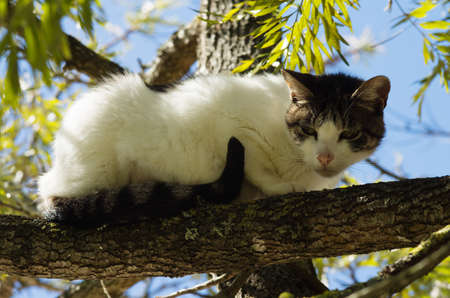 Stray white and grey cat ran up a tree and waits on a branch for the threat to go away. Looking suspicious. Stock Photo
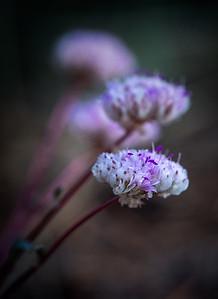 Portrait of FloraRae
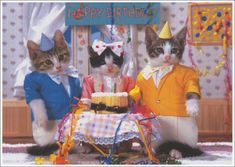 Happy b-day cats Happy Birthday Pictures, Happy Birthday Wishes, Cute Cats And Kittens, Cool Cats, Kitty Cats, Funny Animals, Cute Animals, Cat Birthday, Birthday Animals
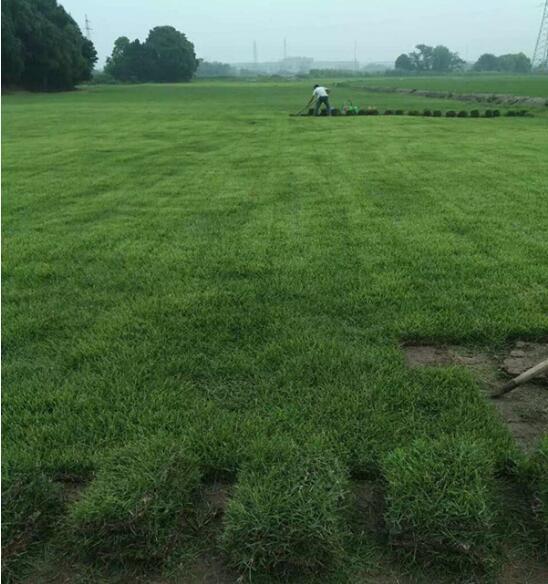 绿化草坪铺种施工方案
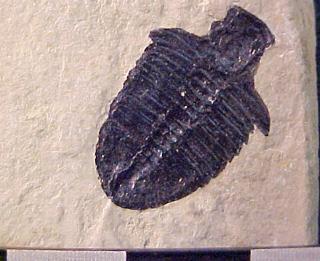 Bathyuriscus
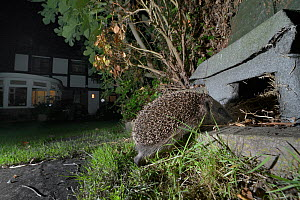Hedgehog (Erinaceus europaeus) heading for a hedgehog house at night in a suburban garden, Chippenham, Wiltshire, UK, August.  Taken with a remote camera trap. Property released.  -  Nick Upton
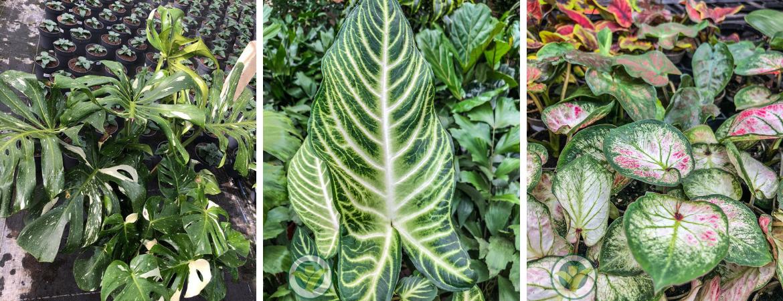 GroenRijk Schalk Prinsenbeek | Bijzondere kamerplanten
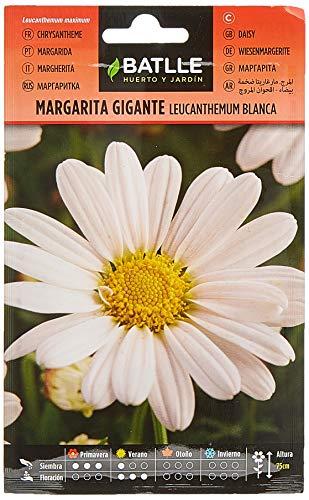 Semillas de Flores - Margarita Gigante Leucantemum blanca - Batlle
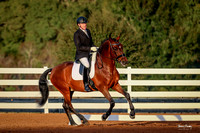 2017-1-14 Dressage Under the Oaks Sat AM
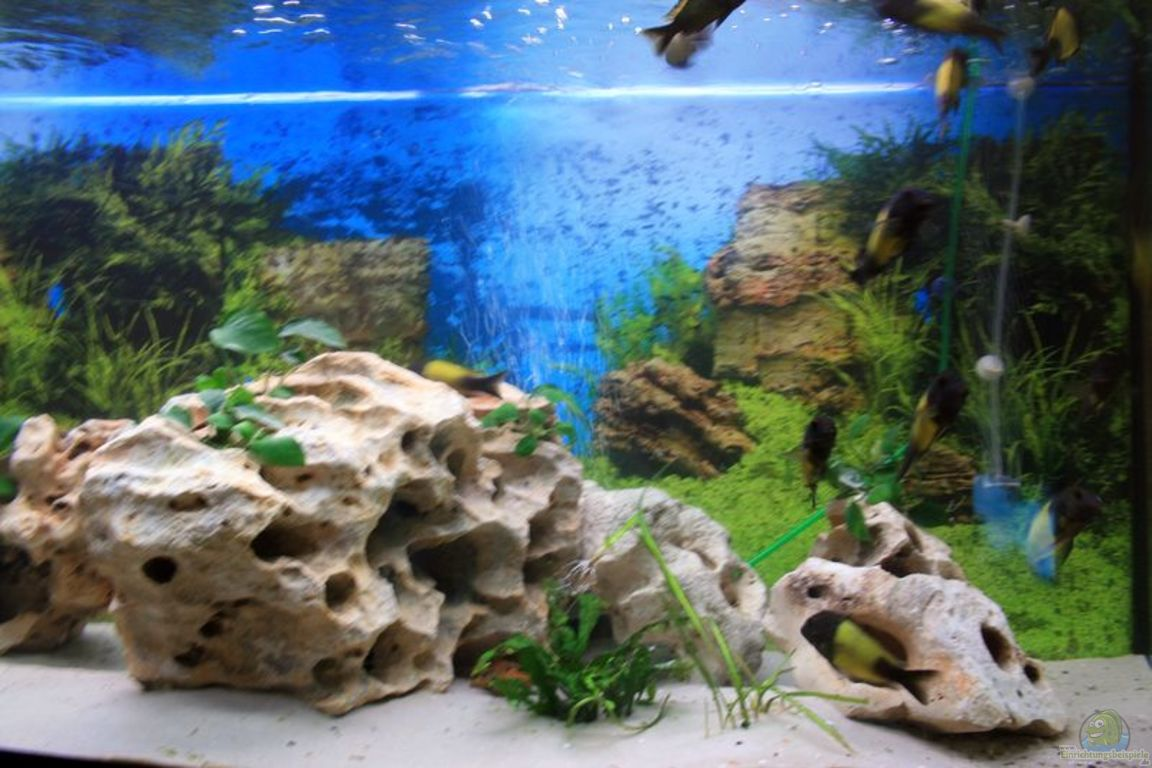 aquarium von turgut sen becken 10726. Black Bedroom Furniture Sets. Home Design Ideas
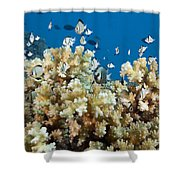 Damselfish Among Coral Shower Curtain by Dave Fleetham - Printscapes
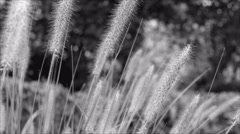 Grass slowly moves in the wind during parallel camera slide Stock Footage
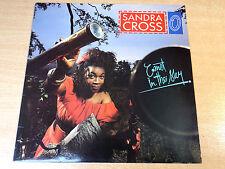 EX/EX !! Sandra Cross/Comet In The Sky/1988 Ariwa LP
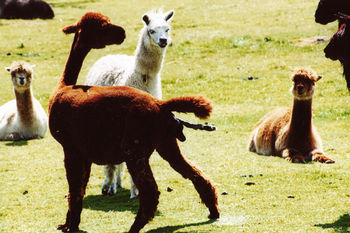 Alpaca birth-4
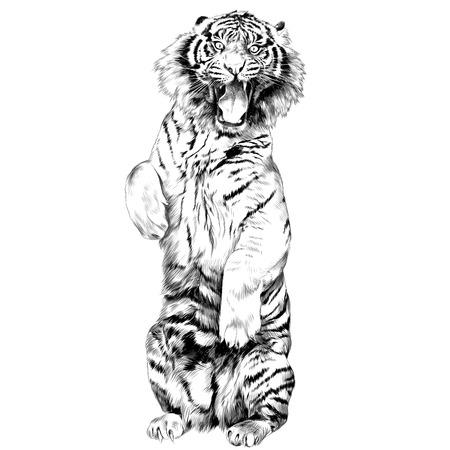 開口スケッチ ベクトル グラフィックスの黒と白の図面と後ろ足で立っている虎  イラスト・ベクター素材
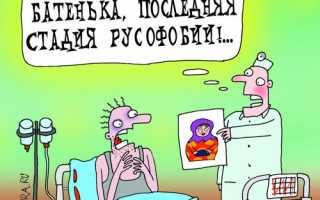 Основные русофобские мифы запада. Миф о том, что умом Россию не понять
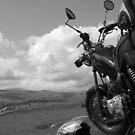 Easy Rider by Maddie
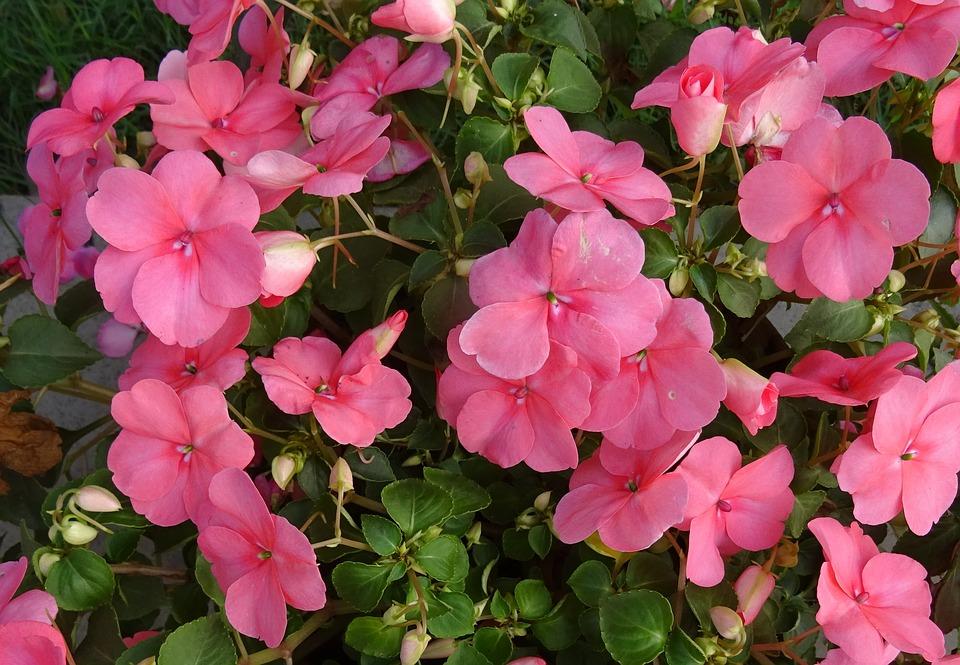 Entre plantas y macetas consejos para cuidar la alegr a - Plantas exteriores todo el ano ...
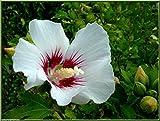 Portal Cool 4 schöne Pflanzen Hibiskus. 1 M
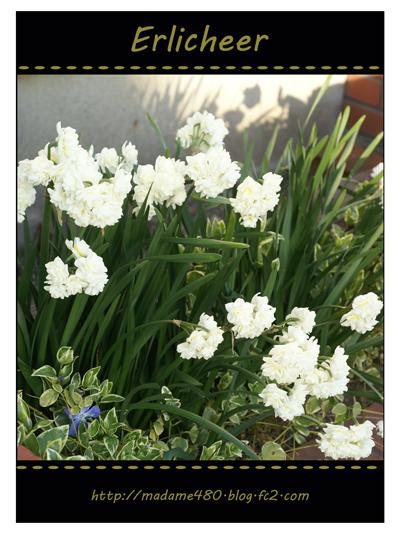 エルリッチャー西側花壇web用B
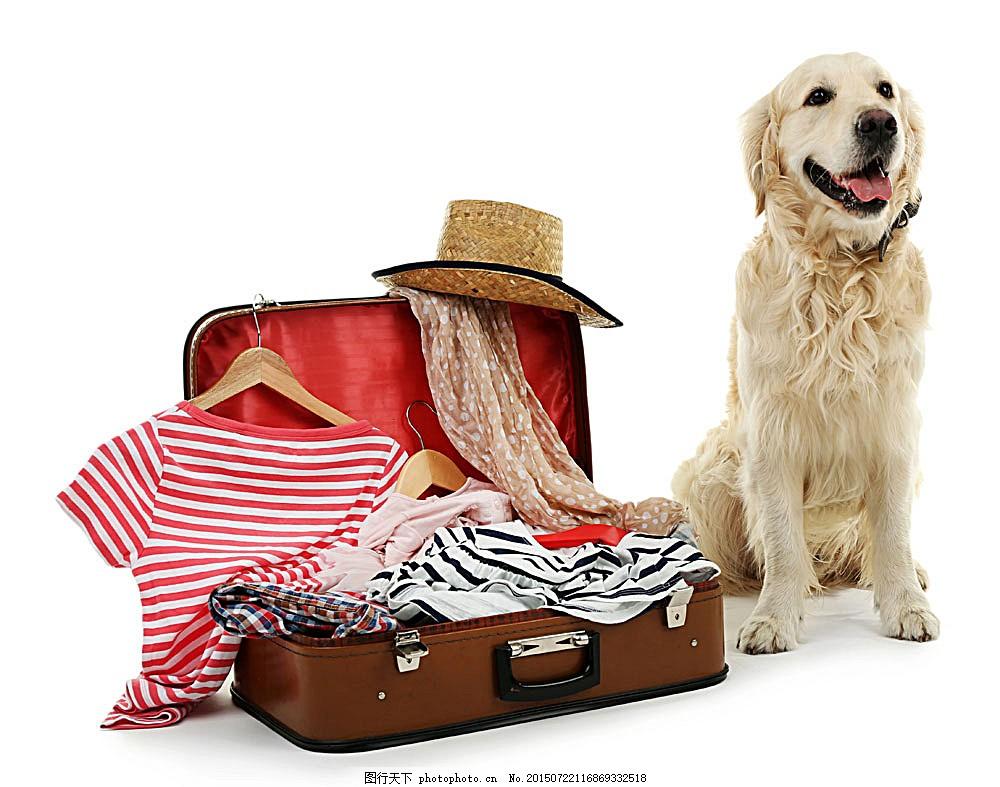 带着箱子的狗 动物 野生动物 动物世界 帽子 衣服 陆地动物 生物世界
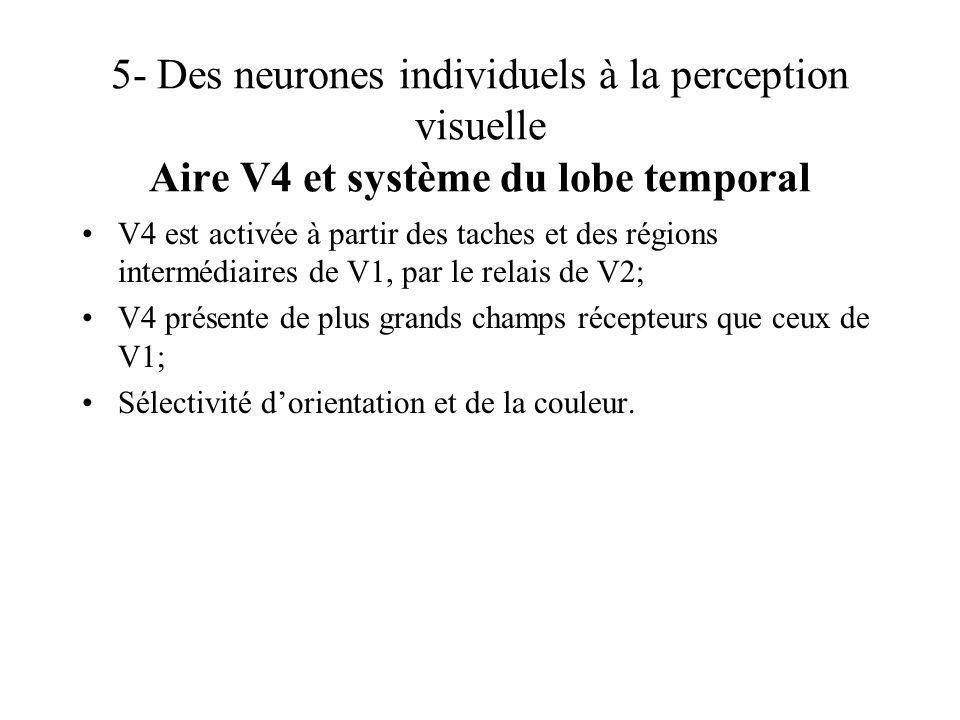 5- Des neurones individuels à la perception visuelle Aire V4 et système du lobe temporal
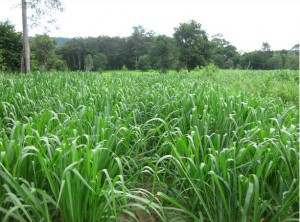 Pastures Forage Seed. Mombasa Guinea Grass. Tropical Seeds.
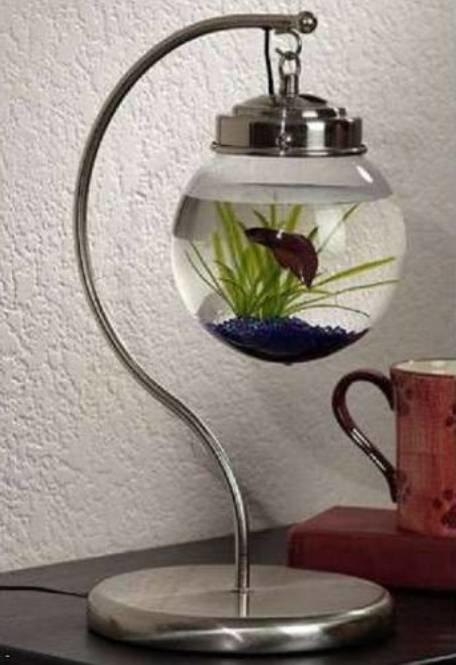 настольный мини вариант аквариума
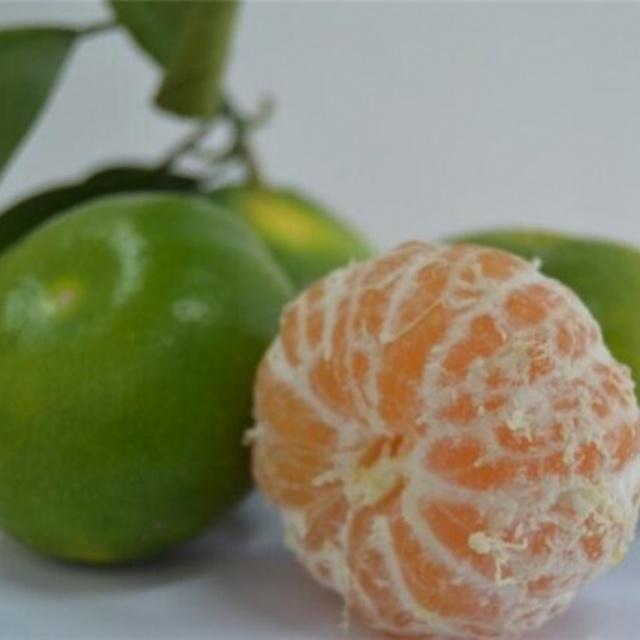 大分早生柑橘苗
......
■ **Assignment**
Each line from the start of the entries through the line with "Portrait of FloraRae" is to be restated exactly, and the pictures are to be skipped.

■ **The answer**
 Stray white and grey cat ran up a tree and waits on a branch for the threat to go away. Looking suspicious. Stock Photo
 Portrait of FloraRae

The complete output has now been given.